(SOURCE EXTRACT)
## Begin

Promises

Earlier this summer, we had quite an experience when family photos turned into something wildly unexpected. We absolutely love our pals Mattea and Katherine. Not only are they wildly talented and gifted humans in so many ways, but our girls truly admire these ladies. They are kind and fun and loving and insightful and wise and are the kind of gals I am so grateful to have in our lives and that the girls have to look up to. While we don’t get to see them often, we just love them so very much. Some of my favorite compliments include the girls telling me something I’m wearing looks like something Mattea or Katherine would wear. That is high fashion praise!!

Mattea and I were visiting and decided we should do some family photos, but a month or so before we planned to do them, our youngest gave herself the haircut of all haircuts. We’re talking like a to-the-scalp-mullet. It kind of looked like if Lydia from Beetlejuice was going to a monster truck rally-sans bangs, if that helps explain the vibe. While we weren’t cross with her at all, and actually I grieve at the thought that this was likely the last toddler to celebrate her independence via a precious diy haircut under our roof, we decided to put off photos a bit and allow some of those locks to grow back…at least maybe a couple strands of bangs:D

We found another day that worked where the weather looked as if it would be perfect, actually got days mixed up, missed that day, and landed on a day where our sweet friend Katherine got to join as well! As we pulled up to the location, rain began to fall. Mattea asked what we wanted to do, we asked the girls, and they were super stoked to play in the rain. They jumped out of the van so fast and took off running and dancing in the field under the rain. It was GORGEOUS! It was that kind of misty rain that made everything feel magical. By the time I was out if the van, I started to hear joyful yelling. “MOM! Look! A rainbow! Wait, TWO RAINBOWS! It was incredible. We began to quote the double rainbow video, as Chris and I have been catching our daughter up on our internet favorites this summer, and were enjoying this moment together so much. It felt like such a gift. The rain, the rainbows, but we really had no idea what a gift this session was going to be.

For starters, doing photos in a field was a huge deal for me, and something I’ve been wanting to do for a while as a way to celebrate overcoming a fear that held me hostage for many years. While the story is a bit winded for this post, those who know me well, know this fear I battled and the heaviness I carried in my thoughts and heart for years because of it. I had never felt so haunted or crippled by anything quite like this fear before, and it took me years to work through. I think I will always be working through it in some aspects, but not in a way that robs us of joy or truth anymore. All that to say, doing photos together with my family in a location like this was a really big deal for me, and if you could scratch and sniff these photos, they would smell like the most amazing fresh rain and several cans of deet.

## End

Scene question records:

## Begin

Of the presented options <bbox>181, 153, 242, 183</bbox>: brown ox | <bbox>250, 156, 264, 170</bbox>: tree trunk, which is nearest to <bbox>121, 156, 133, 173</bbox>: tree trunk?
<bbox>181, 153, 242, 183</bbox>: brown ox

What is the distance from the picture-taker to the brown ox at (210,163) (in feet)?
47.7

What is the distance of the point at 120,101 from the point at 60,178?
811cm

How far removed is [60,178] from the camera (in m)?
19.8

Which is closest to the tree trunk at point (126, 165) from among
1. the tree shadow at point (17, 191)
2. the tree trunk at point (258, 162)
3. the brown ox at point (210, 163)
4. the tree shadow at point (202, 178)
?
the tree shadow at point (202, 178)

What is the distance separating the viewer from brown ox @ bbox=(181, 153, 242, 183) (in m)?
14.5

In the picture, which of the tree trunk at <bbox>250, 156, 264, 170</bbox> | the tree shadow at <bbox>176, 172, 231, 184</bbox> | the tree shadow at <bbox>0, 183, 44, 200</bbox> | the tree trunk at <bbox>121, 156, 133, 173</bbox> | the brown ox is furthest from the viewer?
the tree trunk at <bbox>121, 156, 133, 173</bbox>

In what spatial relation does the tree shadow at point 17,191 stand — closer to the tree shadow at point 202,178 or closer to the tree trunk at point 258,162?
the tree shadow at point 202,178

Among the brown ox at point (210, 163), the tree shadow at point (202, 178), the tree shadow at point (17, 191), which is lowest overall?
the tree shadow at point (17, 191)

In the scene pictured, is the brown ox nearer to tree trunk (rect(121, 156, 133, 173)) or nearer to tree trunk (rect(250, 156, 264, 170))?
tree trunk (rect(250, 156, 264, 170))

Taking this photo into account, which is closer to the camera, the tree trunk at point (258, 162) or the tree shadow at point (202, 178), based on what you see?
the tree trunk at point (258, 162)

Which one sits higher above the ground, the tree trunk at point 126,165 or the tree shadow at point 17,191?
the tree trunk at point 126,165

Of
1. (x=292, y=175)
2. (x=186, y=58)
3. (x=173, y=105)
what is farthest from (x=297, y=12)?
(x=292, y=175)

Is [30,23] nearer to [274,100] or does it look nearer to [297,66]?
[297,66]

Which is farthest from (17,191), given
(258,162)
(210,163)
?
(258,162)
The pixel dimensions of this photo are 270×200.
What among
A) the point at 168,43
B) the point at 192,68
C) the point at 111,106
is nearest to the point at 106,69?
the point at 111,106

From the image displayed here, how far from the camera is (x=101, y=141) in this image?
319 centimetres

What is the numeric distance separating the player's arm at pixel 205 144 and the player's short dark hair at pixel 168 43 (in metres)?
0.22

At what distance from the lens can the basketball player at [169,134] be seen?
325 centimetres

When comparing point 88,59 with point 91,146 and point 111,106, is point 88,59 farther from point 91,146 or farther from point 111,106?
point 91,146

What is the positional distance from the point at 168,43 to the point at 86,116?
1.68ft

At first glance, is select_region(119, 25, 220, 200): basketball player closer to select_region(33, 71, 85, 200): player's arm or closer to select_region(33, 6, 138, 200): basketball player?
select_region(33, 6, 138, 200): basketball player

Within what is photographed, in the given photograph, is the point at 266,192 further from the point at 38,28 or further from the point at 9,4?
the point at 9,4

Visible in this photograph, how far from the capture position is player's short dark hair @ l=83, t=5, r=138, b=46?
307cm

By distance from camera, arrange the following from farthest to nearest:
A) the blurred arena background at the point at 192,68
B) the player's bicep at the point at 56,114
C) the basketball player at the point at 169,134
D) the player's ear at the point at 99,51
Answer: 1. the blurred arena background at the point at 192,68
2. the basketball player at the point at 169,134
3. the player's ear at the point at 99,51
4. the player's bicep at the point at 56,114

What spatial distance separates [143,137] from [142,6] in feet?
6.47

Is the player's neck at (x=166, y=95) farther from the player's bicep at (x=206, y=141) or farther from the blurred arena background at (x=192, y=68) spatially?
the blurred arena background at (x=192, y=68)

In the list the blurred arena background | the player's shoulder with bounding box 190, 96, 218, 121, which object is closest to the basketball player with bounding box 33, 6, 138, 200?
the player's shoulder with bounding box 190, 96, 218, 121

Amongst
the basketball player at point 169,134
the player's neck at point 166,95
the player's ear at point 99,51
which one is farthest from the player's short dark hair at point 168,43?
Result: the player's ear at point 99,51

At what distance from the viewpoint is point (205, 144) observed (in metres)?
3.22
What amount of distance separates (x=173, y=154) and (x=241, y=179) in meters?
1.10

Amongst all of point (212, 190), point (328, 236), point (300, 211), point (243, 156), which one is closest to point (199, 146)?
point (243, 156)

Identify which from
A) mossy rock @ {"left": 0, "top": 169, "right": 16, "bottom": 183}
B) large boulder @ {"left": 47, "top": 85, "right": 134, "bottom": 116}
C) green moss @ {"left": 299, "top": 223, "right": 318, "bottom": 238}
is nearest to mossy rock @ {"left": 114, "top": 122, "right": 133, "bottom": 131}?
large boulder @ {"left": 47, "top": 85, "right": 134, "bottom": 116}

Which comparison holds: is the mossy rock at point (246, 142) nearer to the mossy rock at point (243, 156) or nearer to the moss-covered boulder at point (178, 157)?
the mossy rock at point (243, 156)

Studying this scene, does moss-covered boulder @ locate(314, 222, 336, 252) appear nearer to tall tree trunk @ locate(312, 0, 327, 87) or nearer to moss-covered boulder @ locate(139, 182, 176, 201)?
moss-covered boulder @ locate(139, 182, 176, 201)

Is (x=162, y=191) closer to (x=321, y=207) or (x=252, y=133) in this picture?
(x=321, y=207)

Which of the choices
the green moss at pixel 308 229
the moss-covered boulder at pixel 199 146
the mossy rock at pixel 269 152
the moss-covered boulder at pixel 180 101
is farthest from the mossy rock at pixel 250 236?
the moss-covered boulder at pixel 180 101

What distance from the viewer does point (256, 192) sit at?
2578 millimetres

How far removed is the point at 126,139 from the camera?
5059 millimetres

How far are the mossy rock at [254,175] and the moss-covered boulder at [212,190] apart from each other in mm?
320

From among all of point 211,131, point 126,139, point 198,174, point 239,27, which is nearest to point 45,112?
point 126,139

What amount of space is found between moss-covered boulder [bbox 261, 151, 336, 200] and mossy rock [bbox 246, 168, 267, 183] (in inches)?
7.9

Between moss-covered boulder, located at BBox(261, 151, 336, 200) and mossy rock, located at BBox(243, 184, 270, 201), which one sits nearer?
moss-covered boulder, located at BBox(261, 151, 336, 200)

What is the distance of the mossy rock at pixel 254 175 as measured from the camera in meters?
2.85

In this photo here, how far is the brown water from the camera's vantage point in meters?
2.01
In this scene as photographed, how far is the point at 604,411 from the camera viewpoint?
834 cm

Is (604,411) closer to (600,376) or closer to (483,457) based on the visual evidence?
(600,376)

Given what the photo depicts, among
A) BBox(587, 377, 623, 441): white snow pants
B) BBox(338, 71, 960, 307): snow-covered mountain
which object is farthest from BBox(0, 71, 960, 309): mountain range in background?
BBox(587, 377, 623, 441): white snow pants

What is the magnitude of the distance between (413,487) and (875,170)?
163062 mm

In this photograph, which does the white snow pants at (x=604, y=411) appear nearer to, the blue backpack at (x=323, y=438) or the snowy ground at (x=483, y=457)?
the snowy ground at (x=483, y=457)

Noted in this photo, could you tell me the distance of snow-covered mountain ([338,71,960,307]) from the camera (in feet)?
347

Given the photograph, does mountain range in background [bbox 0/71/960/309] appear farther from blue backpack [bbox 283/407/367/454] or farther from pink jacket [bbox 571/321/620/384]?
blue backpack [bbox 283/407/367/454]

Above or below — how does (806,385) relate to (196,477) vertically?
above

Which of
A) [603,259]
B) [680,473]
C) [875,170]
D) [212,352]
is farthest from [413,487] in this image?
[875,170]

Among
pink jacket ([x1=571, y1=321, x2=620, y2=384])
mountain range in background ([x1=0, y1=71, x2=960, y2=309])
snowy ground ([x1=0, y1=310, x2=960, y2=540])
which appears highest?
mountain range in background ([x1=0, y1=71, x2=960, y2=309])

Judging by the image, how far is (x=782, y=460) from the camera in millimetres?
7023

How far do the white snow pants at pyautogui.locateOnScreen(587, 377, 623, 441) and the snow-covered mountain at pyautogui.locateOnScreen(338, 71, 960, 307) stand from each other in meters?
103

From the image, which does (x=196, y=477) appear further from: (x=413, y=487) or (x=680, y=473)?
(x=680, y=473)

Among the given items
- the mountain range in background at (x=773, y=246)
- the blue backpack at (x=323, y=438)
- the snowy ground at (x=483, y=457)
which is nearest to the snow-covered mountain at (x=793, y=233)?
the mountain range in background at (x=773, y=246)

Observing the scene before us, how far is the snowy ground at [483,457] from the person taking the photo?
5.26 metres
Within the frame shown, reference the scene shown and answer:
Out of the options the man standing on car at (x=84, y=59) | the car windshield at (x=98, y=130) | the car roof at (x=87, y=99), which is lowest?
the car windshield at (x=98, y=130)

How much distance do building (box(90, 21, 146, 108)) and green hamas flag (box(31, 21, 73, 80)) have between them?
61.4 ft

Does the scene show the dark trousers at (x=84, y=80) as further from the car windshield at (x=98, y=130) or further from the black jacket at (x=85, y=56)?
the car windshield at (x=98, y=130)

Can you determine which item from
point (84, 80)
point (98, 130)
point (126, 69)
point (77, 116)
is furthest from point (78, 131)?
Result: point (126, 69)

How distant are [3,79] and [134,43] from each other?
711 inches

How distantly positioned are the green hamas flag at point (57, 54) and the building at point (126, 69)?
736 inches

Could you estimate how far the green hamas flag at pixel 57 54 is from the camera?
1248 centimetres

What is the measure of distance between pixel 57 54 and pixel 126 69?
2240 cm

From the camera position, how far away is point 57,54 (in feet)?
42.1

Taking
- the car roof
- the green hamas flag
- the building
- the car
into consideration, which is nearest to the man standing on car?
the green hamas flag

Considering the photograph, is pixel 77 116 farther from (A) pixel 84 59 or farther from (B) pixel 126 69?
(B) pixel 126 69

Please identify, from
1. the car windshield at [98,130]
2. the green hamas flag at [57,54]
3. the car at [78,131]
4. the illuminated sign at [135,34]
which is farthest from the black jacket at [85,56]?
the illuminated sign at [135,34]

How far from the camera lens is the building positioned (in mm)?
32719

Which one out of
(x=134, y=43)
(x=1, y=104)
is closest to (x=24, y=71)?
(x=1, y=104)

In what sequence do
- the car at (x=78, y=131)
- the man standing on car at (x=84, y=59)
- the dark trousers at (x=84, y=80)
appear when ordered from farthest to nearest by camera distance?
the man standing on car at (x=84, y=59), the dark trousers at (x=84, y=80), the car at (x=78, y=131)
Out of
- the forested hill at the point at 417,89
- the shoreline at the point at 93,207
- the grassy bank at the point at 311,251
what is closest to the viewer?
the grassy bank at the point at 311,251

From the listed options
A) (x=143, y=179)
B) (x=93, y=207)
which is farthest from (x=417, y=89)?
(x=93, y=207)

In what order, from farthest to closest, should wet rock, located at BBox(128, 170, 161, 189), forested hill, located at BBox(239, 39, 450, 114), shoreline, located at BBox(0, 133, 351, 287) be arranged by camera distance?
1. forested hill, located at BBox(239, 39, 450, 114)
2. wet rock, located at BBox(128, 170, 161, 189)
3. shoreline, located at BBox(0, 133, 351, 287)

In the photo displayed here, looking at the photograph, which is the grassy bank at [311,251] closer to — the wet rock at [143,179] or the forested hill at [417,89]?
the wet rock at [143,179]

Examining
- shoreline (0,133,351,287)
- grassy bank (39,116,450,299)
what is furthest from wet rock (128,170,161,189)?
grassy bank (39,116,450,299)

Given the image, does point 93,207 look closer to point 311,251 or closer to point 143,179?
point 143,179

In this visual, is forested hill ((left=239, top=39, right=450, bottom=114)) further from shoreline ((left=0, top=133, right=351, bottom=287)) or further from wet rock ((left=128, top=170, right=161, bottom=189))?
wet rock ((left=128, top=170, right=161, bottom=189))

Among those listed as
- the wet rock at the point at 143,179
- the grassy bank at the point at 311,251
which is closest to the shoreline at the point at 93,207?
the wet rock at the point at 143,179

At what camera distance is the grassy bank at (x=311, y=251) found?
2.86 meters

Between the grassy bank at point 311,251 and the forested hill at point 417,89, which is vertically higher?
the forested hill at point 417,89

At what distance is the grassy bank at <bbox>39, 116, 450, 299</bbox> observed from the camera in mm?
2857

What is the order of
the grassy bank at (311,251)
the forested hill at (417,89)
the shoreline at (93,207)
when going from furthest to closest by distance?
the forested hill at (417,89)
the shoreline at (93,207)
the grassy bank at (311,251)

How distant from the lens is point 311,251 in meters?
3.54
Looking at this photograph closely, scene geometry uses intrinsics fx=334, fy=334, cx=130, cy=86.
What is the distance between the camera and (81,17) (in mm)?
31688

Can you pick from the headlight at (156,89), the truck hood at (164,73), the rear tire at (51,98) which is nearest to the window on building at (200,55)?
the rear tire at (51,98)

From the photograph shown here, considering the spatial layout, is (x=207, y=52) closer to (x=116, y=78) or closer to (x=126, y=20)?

## End

(EXERCISE INSTRUCTIONS)
**1)** Please condense the paragraph of the post that begins "Mattea and I were visiting" into a shorter version that keeps its main facts.
**2)** Show every line in the records that contains the word "located".

(EXERCISE ANSWERS)
**1)** Mattea and the writer planned family photos, but about a month beforehand the youngest daughter gave herself a to-the-scalp mullet, a look like Lydia from Beetlejuice heading to a monster truck rally, minus bangs. The family wasn't upset, and the writer grieves that this was likely the last toddler DIY haircut in their home. They postponed the photos so some hair, maybe a few strands of bangs, could grow back.

**2)**
Between moss-covered boulder, located at BBox(261, 151, 336, 200) and mossy rock, located at BBox(243, 184, 270, 201), which one sits nearer?
moss-covered boulder, located at BBox(261, 151, 336, 200)
In what order, from farthest to closest, should wet rock, located at BBox(128, 170, 161, 189), forested hill, located at BBox(239, 39, 450, 114), shoreline, located at BBox(0, 133, 351, 287) be arranged by camera distance?
1. forested hill, located at BBox(239, 39, 450, 114)
2. wet rock, located at BBox(128, 170, 161, 189)
3. shoreline, located at BBox(0, 133, 351, 287)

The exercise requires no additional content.